De Blasio likened her to a “hero, coming back from the front” — using a word also used by Fauci and other administration officials. De Blasio said Hickox had been “treated with disrespect, was treated as if she has done something wrong, which she hasn’t.”

The mayor made his comments at a midafternoon news conference at Bellevue Hospital in Manhattan, where the city’s only Ebola patient, Dr. Craig Spencer, is being treated. A spokesman for the hospital said the doctor was in “serious, but stable condition” and “looking a little bit better than he looked yesterday.” De Blasio also appeared with Cuomo on Sunday night.

Earlier in the day, Christie defended the quarantine policy that he and Cuomo had ordered after Spencer’s diagnosis.

“I don’t believe that when you’re dealing with something as serious as this that we can count on a voluntary system.” Christie told the “Fox News Sunday” program. “This is government’s job. If anything else, the government’s job is to protect the safety and health of our citizens.”

The quarantine order from Cuomo and Christie requires 21-day confinement for anyone who has come into contact with Ebola patients in Sierra Leone, Guinea or Liberia, the three countries hardest hit by the epidemic.

They announced the move after Spencer, who had treated Ebola patients in Guinea, came down with the virus. Spencer had visited several places in the city, including a restaurant and a bowling alley, before developing a fever and contacting health officials on Thursday. Health officials have stressed that he was not contagious before developing symptoms.

Shortly after Christie and Cuomo acted, Illinois Gov. Pat Quinn issued a similar quarantine order. “This protective measure is too important to be voluntary,” Quinn said. “We will continue to take every safeguard necessary to protect first responders, health care workers and the people of Illinois.”

Fauci, the director of the National Institute of Allergy and Infectious Diseases, said that the public could be protected without going as far as a quarantine and that ordering people confined for an extended period could result in “unintended consequences.”

“Let’s not forget the best way to stop this epidemic and protect America is to stop it in Africa,” he said on ABC’s “This Week.” “And you can really help (stop) it in Africa if we have our people, our heroes, the health care workers, go there and help us to protect America.”

A senior administration official, speaking anonymously in accordance with White House policy, said Sunday that the administration was working on new guidelines for returning health care workers. Administration officials had let Cuomo, Christie and other governors “know that we have concerns with the unintended consequences … policies not grounded in science may have on efforts to combat Ebola at its source in West Africa,” the official said.
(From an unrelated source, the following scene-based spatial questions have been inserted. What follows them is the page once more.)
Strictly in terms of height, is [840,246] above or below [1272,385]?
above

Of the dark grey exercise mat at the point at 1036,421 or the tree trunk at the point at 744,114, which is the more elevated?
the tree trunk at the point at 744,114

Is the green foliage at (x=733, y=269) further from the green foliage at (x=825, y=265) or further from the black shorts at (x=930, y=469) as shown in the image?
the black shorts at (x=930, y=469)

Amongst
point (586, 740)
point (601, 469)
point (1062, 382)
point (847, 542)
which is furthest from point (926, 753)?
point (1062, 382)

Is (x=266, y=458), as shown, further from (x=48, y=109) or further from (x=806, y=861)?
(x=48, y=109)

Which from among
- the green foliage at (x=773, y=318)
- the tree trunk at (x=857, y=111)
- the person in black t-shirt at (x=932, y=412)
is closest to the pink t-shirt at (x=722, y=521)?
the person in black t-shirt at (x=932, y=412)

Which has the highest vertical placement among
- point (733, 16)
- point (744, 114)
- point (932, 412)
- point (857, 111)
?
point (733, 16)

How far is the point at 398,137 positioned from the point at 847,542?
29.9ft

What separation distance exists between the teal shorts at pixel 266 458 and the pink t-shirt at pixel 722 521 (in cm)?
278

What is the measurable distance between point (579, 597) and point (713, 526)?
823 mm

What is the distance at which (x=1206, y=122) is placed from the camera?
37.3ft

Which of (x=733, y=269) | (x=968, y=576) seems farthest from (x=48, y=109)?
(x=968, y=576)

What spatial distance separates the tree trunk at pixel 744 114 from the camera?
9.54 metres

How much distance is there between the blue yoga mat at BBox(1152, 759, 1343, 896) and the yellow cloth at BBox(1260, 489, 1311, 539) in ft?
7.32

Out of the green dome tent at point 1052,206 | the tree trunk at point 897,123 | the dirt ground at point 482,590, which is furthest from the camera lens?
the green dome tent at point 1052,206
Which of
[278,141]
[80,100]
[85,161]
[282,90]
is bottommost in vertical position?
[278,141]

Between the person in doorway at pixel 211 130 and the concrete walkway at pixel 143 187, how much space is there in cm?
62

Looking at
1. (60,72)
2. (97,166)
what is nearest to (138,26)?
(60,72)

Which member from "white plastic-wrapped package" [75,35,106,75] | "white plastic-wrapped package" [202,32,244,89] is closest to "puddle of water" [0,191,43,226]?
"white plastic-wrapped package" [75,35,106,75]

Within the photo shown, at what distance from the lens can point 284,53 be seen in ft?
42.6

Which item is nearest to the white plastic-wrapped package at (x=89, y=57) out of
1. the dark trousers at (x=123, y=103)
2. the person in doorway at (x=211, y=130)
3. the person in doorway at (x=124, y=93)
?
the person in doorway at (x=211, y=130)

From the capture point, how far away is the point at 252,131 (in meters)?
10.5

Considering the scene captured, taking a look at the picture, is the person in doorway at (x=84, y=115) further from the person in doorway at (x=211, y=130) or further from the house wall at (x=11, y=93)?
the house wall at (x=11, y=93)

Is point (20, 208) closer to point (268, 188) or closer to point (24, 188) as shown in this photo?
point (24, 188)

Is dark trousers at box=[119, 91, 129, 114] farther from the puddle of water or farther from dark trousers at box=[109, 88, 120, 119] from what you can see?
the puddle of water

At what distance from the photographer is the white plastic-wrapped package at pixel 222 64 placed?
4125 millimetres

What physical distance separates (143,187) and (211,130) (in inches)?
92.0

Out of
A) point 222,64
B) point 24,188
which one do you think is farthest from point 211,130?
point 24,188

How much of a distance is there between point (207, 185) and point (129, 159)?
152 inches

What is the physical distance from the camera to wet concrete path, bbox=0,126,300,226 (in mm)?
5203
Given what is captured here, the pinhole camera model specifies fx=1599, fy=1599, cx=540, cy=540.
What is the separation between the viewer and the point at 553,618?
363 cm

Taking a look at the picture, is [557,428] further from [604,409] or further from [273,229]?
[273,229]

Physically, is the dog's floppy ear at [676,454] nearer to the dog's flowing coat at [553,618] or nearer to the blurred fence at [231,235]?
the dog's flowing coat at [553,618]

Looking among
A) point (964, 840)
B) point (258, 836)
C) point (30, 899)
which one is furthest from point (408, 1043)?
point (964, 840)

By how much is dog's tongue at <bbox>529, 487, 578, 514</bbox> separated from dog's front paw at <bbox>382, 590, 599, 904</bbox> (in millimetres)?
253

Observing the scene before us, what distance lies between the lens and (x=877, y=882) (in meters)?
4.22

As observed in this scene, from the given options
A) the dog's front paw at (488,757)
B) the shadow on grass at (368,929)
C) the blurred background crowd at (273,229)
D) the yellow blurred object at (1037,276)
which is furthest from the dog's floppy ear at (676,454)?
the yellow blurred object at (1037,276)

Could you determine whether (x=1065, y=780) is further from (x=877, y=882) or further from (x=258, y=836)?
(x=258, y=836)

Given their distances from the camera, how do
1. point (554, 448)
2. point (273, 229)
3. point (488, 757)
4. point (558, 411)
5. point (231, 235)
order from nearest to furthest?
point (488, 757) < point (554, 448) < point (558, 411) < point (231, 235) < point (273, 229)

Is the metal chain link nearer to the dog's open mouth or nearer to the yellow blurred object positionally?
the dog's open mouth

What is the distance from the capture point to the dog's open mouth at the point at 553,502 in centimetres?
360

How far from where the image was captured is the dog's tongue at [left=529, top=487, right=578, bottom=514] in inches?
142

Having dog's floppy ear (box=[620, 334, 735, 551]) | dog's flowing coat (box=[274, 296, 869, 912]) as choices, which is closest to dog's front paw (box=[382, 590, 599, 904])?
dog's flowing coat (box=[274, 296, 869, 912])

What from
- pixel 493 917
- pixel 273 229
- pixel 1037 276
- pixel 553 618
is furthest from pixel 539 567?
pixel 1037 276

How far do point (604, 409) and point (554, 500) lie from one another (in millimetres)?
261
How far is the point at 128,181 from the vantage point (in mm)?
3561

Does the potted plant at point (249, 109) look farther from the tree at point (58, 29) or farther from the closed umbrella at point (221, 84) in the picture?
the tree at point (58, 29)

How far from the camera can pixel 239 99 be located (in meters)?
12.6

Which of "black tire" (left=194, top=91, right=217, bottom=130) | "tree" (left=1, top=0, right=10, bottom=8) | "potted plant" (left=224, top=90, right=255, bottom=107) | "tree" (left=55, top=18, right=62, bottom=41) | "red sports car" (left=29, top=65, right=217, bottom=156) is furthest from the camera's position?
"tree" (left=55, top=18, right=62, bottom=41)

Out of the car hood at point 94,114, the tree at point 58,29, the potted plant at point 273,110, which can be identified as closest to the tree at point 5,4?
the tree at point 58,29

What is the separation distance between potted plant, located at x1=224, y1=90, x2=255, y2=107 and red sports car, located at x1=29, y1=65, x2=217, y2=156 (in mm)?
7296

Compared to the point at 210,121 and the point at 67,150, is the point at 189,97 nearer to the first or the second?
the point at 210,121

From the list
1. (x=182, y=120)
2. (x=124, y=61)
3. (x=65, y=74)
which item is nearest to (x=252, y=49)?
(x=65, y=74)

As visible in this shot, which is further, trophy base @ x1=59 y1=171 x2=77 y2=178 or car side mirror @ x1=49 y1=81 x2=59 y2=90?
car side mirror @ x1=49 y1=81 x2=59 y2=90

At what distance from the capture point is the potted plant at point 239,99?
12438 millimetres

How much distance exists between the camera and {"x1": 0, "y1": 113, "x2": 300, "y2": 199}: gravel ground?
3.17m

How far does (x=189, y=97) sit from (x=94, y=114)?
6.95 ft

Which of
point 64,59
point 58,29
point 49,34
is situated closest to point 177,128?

New rules for health care workers returning from Africa could include mandatory temperature check-ins twice a day or daily visits from public health workers, Fauci said on NBC‘s “Meet the Press.”

Samantha Power, the U.S. ambassador to the United Nations, who is on a fact-finding mission to West Africa, similarly warned against measures that might discourage health care workers from volunteering to fight the epidemic, which has killed nearly 5,000 people in Africa.

“We have to find the right balance between addressing the legitimate fears that people have and encouraging and incentivizing these heroes,” she told NBC after landing in Guinea.

“We need to find a way when they come home that they are treated like conquering heroes and not stigmatized for the tremendous work that they’ve done.”